Encore une fois il est difficile de classer ce livre de
P. Quignard. Est-ce un essai philosophique, un recueil de contes moraux, une histoire de l'humanité vue par un détail d'où tout découle, un cours de philologie qui puisent chez les latins, les grecs, les japonais, les chinois ou encore un ouvrage de prose poétique et de méditation ? C'est impossible à définir bien que ce soit tout ça et plus encore.
Ce livre m'a servi, le soir, comme moyen de recueillement, de repos de l'âme après les turpitudes de la journée. Presque de livre d'heures, de missel. Mais je me méfie de
Quignard. Il peut vous happer et vous entraîner très loin, vous faire voyager depuis votre position allongée. C'est un érudit qui touche à tout ce que la culture a de plus noble : poésie, philosophie, histoire, musique ou art pictural. Mais que raconte-t-il ? « C'est là le hic » disait Hamlet (Ay there's the rub !). Cette citation tirée du livre pourrait résumer son projet :
"En méditant sur les choses sordides je cherche à définir l'intervalle mort.
C'est le coeur du temps.
C'est le coeur qui bat au fond de la musique.
Je cherche ce minuscule spatium déjà à demi déchiré où peut battre le temps avant de commencer son mouvement."
Il y parle donc des « choses sordides » de la naissance, de la mort, de la vie, des instants morts, du désir sexuel et sa mécanique en de courts chapitres dont certains, à la façon qu'il a de disposer ses paragraphes, de choisir ses mots avec un soin jaloux, sont proches de la prose poétique. Il y va aussi de l'anecdote éclairée sur tel poète, tel musicien, tel prince qui pourrait amener du sordide à son propos. Par « sordide » n'entendons pas seulement « sale » - bien que ce soit présent – mais aussi tout ce qui se recroqueville dans une vie minuscule et participe de ce fameux « Jadis », fil conducteur du cycle de Dernier Royaume. Nous sommes ici au tome V.
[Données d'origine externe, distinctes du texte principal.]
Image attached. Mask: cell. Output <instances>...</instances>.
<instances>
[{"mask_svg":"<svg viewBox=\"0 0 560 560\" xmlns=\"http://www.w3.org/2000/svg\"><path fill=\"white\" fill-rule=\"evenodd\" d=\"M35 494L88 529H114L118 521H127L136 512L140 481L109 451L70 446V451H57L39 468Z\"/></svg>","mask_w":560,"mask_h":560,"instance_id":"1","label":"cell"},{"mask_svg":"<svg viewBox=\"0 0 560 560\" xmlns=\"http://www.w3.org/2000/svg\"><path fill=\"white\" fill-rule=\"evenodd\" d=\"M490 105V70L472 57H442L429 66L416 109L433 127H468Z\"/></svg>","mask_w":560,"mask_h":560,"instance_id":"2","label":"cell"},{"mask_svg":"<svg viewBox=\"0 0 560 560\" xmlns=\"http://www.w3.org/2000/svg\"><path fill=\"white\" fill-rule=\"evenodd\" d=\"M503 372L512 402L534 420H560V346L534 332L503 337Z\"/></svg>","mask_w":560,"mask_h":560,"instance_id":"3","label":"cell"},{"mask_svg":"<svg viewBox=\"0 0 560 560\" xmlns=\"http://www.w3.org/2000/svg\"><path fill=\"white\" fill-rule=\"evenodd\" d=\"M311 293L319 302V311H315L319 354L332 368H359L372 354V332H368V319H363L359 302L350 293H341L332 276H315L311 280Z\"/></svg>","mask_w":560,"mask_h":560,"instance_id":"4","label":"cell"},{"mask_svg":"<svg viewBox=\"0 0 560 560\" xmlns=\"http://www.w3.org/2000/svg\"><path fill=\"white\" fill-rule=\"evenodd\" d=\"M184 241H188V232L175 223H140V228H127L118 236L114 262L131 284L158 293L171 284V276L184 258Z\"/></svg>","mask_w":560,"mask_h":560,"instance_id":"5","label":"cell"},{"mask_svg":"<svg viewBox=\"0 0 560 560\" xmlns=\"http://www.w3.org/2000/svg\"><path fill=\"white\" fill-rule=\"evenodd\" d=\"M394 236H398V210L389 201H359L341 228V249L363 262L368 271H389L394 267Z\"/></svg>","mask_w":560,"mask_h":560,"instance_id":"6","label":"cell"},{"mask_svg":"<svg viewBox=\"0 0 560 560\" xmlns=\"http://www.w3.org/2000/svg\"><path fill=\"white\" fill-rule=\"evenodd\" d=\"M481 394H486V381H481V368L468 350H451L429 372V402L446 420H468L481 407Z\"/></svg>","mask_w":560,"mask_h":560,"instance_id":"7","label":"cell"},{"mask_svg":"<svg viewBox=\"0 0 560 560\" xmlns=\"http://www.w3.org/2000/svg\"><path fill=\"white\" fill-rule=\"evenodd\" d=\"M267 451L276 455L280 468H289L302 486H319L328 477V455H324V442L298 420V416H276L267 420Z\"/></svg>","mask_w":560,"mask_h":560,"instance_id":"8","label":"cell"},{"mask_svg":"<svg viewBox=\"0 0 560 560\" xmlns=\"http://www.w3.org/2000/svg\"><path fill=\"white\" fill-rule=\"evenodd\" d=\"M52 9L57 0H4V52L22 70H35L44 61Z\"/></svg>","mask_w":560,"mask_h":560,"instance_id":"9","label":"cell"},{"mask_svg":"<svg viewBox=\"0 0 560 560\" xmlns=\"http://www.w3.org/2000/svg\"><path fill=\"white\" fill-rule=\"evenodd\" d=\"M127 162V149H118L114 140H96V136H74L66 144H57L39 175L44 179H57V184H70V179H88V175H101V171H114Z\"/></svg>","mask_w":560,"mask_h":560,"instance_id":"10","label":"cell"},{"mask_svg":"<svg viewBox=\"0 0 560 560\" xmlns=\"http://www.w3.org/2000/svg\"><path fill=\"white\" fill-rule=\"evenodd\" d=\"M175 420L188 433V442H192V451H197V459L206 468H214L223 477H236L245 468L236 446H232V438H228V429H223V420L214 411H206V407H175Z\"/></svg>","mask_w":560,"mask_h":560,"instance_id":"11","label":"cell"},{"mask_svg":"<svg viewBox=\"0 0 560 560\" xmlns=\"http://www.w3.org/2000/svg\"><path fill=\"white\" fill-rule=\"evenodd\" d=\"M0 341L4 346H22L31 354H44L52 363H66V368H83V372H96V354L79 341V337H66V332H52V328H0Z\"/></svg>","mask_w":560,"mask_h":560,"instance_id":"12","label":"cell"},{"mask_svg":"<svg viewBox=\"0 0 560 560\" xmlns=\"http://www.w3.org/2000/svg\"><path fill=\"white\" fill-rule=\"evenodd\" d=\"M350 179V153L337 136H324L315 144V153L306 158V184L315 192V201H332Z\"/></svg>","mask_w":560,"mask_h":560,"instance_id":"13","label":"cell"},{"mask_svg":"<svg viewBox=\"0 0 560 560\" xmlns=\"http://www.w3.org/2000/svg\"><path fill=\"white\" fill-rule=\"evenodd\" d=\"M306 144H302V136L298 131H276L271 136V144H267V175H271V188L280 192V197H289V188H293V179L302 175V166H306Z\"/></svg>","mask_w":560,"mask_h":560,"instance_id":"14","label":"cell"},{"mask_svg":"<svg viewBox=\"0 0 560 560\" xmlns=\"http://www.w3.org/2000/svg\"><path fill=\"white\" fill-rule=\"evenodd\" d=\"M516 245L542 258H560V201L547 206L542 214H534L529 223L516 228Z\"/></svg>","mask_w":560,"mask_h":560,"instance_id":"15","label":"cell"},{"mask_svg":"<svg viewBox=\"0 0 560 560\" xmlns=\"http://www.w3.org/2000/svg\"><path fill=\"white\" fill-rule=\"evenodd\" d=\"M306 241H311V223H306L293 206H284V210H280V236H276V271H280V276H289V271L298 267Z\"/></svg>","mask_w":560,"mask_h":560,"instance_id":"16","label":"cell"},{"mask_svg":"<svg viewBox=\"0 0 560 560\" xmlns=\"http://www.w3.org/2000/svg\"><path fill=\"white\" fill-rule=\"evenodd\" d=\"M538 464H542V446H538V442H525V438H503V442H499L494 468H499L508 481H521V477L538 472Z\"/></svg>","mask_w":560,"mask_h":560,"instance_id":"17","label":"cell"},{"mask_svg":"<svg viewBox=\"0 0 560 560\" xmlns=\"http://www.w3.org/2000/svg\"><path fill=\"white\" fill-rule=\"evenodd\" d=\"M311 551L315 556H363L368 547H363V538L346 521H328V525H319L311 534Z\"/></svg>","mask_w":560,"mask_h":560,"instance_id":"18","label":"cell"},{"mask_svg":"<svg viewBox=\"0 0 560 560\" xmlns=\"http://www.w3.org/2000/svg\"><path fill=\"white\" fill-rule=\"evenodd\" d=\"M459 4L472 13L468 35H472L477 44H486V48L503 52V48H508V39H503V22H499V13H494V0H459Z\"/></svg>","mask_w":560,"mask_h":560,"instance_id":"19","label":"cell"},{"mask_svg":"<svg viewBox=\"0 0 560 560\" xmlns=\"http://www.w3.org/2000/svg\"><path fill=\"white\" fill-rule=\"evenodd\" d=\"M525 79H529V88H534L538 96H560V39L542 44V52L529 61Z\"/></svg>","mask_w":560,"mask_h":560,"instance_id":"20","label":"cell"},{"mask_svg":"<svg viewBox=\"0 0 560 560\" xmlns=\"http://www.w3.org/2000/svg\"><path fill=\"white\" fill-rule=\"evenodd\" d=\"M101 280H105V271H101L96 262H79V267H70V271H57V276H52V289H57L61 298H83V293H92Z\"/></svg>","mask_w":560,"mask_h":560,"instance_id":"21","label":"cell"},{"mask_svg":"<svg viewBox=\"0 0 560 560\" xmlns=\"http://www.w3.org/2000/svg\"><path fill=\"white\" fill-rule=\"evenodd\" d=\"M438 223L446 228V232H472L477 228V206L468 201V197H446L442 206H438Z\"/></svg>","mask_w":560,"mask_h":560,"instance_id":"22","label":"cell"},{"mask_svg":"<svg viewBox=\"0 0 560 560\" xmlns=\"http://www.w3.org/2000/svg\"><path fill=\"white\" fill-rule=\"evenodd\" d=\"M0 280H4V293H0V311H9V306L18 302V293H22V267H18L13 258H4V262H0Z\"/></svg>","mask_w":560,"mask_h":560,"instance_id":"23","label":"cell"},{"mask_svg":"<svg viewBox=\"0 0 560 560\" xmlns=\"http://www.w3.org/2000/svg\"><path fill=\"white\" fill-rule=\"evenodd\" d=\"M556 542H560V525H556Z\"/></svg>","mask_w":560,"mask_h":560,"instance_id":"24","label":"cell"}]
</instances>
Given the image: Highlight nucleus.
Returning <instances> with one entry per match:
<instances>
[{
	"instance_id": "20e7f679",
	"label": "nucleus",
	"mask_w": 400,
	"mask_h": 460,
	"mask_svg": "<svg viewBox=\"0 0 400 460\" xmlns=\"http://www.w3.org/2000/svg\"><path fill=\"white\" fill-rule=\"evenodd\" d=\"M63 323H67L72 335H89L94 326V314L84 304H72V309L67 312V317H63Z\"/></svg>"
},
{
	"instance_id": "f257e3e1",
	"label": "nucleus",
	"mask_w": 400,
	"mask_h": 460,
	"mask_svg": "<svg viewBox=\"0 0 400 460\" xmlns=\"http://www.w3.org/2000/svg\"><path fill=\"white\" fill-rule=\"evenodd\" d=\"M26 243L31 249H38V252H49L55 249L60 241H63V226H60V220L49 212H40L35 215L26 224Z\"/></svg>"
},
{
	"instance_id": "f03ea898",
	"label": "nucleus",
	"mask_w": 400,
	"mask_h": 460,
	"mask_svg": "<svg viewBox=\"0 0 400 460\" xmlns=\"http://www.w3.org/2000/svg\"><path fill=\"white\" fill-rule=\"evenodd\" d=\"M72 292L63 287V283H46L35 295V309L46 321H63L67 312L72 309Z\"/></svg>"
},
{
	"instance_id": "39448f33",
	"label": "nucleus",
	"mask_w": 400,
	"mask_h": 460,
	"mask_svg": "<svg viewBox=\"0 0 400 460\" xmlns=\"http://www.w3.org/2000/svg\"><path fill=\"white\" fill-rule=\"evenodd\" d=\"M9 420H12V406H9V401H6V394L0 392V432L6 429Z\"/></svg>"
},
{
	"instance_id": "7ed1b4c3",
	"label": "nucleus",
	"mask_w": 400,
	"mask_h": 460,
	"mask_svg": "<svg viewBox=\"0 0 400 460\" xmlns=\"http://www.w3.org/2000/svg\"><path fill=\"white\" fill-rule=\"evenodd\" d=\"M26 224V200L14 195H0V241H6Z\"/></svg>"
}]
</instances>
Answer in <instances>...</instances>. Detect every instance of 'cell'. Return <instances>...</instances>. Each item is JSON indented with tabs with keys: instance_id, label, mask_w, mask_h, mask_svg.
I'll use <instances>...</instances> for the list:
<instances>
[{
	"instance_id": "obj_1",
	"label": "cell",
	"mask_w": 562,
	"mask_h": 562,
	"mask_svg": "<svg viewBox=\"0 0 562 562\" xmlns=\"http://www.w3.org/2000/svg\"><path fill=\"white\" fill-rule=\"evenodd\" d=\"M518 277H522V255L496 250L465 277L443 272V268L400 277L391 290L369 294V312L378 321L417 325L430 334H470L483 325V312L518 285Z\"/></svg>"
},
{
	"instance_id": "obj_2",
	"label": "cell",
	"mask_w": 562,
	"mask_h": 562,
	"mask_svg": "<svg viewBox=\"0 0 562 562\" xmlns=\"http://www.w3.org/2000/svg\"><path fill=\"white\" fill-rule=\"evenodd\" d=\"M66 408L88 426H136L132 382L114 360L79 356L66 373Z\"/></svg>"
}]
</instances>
"Les tout petits enfants ignorent le sale comme les chiens.
Cependant les chats - les tigres, les lions – connaissent le sale.
C'est sur cette frontière où se tend l'antagonisme entre propre et sale que naît l'objet inestimable."
Ne cherchons pas trop de cohérence dans ce livre qui se lit comme la pensée, de façon disparate en sautant un peu du coq à l'âne comme dans un rêve sur lequel j'ai pu lire une des plus belles phrases :
"Dans le rêve le sujet est présent, mais à la troisième personne, comme une image au milieu de toutes les autres."
Pour ma part, je vais laisser
Quignard de côté pour un moment. Mais j'y reviendrai fatalement car La Barque Silencieuse, dernier tome de Dernier Royaume, glisse déjà sur le fleuve de mes envies.